Il est donc clair que cette patiente ne peut effectuer aucun travail de nature physique. De même un travail avec lequel elle resterait en position assise de façon prolongée aurait aussi un effet similaire soit une douleur de repos. [le 9 mai 2013]

[8] La demanderesse a indiqué dans son Questionnaire (le 31 octobre 2012) les faits suivants : elle a cessé son travail dans une pizzeria en 2011 à cause de douleur au genou droit; elle a touché des prestations ordinaires d’assurance-emploi; la douleur et le risque de chute l’empêchaient de travailler, car son genou ne la supporte plus; et quant aux limitations fonctionnelles, elle se lève, marche et se penche avec difficulté, elle utilise une canne, mais pour ce qui est de s’assoir elle a indiqué « assise OK ».

[9] La division générale est autorisée à donner préséance à certains éléments de preuve plutôt qu’à d’autres. Ce n’est pas le rôle de la division d’appel d’apprécier ou de soupeser de nouveau la preuve, pour en arriver à une conclusion différente : Tracey c. Canada (Procureur général) , 2015 CF 1300. Toutefois, la division générale a l’obligation « d’engager une analyse valable de la preuve » : Dossa c. Canada (Commission d’appel des pensions) , 2005 CAF 387. Si la division générale a potentiellement ignoré ou mal interprété une preuve pertinente, la permission d’en appeler devrait normalement être accordée : Karadeolian v. Canada (Procureur général) , 2016 CF 615.

[10] En l’espèce, il y a deux éléments préoccupants dans la décision de la division générale relativement à l’obligation fondamentale de prendre en considération tous les éléments de preuve pertinent et de les apprécier en conséquence : a) les références à « aucune preuve » soulèvent la possibilité que le membre n’ait pas procédé à un tel examen; et b) la citation de l’opinion de Dr Perkins concernant seulement le travail physique indique que le membre a peut- être ignoré son opinion selon lequel un travail requérant de longues périodes en position assise poserait également des problèmes (plutôt que de soupeser cet élément de preuve contre les autres éléments de preuve). J’estime que ceux-ci pourraient conférer à l’appel une chance de succès, selon les moyens d’appel énoncés aux alinéas 58(1)a ) ou b ).

[11] Il n’est pas entièrement clair si la demanderesse soulève d’autres moyens d’appel. Quoi qu’il en soit, après avoir conclu qu’il y a une cause défendable selon les moyens d’appel susmentionnés, je ne suis pas tenue d’examiner les autres moyens à cette étape. Le paragraphe 58(2) ne prévoit pas que chaque moyen d’appel soit examiné et accepté ou rejeté : Mette v. Canada (Procureur général) , 2016 CAF 276. Selon le paragraphe 58(3), la division d’appel doit simplement accorder ou refuser la permission. La permission est accordée, et la demanderesse n’est pas limitée dans sa capacité de donner suite aux différents moyens d’appel figurant dans sa demande de permission d’en appeler.

### OBJECTIF VISÉ:
Citez fidèlement le passage de l'extrait de décision qui s'ouvre sur les mots « [10] En l’espèce, il » et se referme sur « 58(1)a ) ou b ). ». Les lignes ne sont pas nécessaires pour cet exercice.

Entrées de données enregistrées
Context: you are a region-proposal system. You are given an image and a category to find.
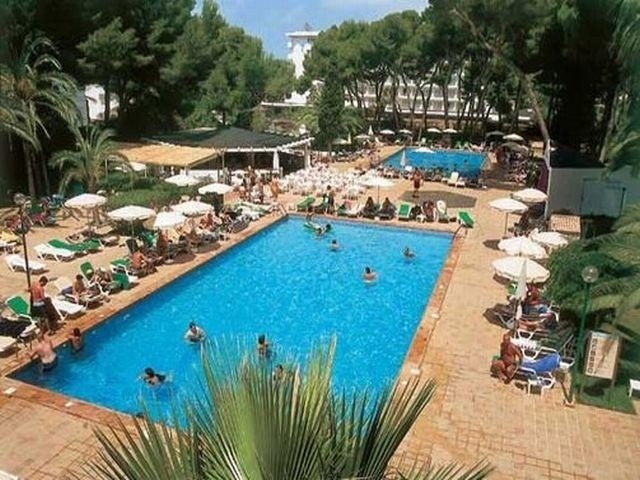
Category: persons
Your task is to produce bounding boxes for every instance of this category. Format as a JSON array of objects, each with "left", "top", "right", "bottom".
[
  {"left": 186, "top": 322, "right": 201, "bottom": 338},
  {"left": 143, "top": 367, "right": 159, "bottom": 384},
  {"left": 304, "top": 163, "right": 435, "bottom": 283},
  {"left": 28, "top": 328, "right": 57, "bottom": 369},
  {"left": 271, "top": 364, "right": 284, "bottom": 385},
  {"left": 490, "top": 282, "right": 558, "bottom": 383},
  {"left": 24, "top": 276, "right": 58, "bottom": 333},
  {"left": 66, "top": 164, "right": 285, "bottom": 302},
  {"left": 67, "top": 328, "right": 81, "bottom": 350},
  {"left": 257, "top": 335, "right": 269, "bottom": 350}
]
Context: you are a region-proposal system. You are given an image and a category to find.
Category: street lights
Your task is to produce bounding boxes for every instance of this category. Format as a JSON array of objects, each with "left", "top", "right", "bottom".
[
  {"left": 12, "top": 191, "right": 34, "bottom": 320},
  {"left": 563, "top": 264, "right": 602, "bottom": 408}
]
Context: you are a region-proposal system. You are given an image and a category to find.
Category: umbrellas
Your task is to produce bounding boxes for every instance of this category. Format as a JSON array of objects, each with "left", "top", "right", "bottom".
[
  {"left": 352, "top": 126, "right": 524, "bottom": 150},
  {"left": 487, "top": 186, "right": 570, "bottom": 300}
]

### RÉPONSE RÉDIGÉE:
[10] En l’espèce, il y a deux éléments préoccupants dans la décision de la division générale relativement à l’obligation fondamentale de prendre en considération tous les éléments de preuve pertinent et de les apprécier en conséquence : a) les références à « aucune preuve » soulèvent la possibilité que le membre n’ait pas procédé à un tel examen; et b) la citation de l’opinion de Dr Perkins concernant seulement le travail physique indique que le membre a peut- être ignoré son opinion selon lequel un travail requérant de longues périodes en position assise poserait également des problèmes (plutôt que de soupeser cet élément de preuve contre les autres éléments de preuve). J’estime que ceux-ci pourraient conférer à l’appel une chance de succès, selon les moyens d’appel énoncés aux alinéas 58(1)a ) ou b ).